One of my heroes, Garrison Keillor had some more good and insightful things to say about writing, including the benefits of solitude and the malison of the ‘always-connected’ data-overloaded life:
The Internet and Google have their usefulness, God knows. I mean, how would we live without them? But you know, for young people with tremendously retentive minds, there’s too much upstairs. There’s too much data going in. If they didn’t have ADD before, they’ve got it now. They’re just bounced around like dragonflies on a pond.
I don’t mean to sound like an old codger, but I remember when I started out writing for the New Yorker I was living in a farmhouse in central Minnesota, because it was so cheap. It really removed a lot of the pressure of having to sell-sell-sell. I loved it there. I was desperately lonely, but that’s not a bad thing.
I was sitting in a room upstairs at a desk that was a sheet of three-quarter-inch plywood across two used file cabinets, looking at an Underwood typewriter, and typing on yellow paper. It was a contemplative life that had great, deep pleasure. I wouldn’t know how to recover it today.This, for me, is how the world has changed, that a man sits at a desk in utter silence, and the phone line is simply the phone line. Somebody calls, and you don’t have to answer it. You sit in silence, and hours pass and you tap-tap-tap-tap at a typewriter. I will never, ever recover that life. It’s gone forever. And the college students I know will never know that life.
This is a rich exchange of views from a wonderful voice in all senses of the word … I recommend you read it in full on Tom Peters’ site (link below).

== Source material ==
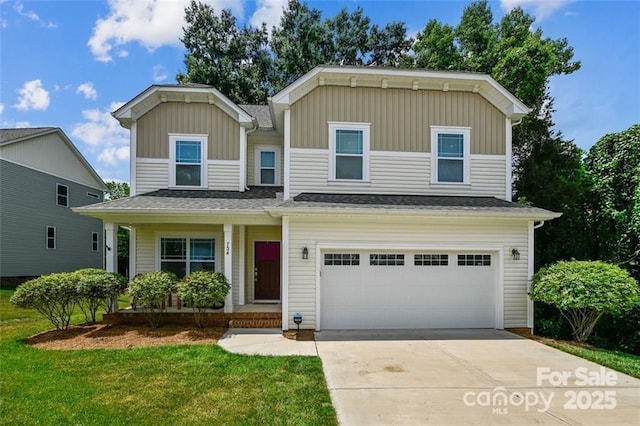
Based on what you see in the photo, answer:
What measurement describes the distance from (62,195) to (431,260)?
1913 centimetres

== Exercise goal ==
Reproduce everything in the text on Garrison Keillor and writing from "I don’t mean" down to "a bad thing.", substituting "cabin" for "farmhouse".

== Answer to this problem ==
I don’t mean to sound like an old codger, but I remember when I started out writing for the New Yorker I was living in a cabin in central Minnesota, because it was so cheap. It really removed a lot of the pressure of having to sell-sell-sell. I loved it there. I was desperately lonely, but that’s not a bad thing.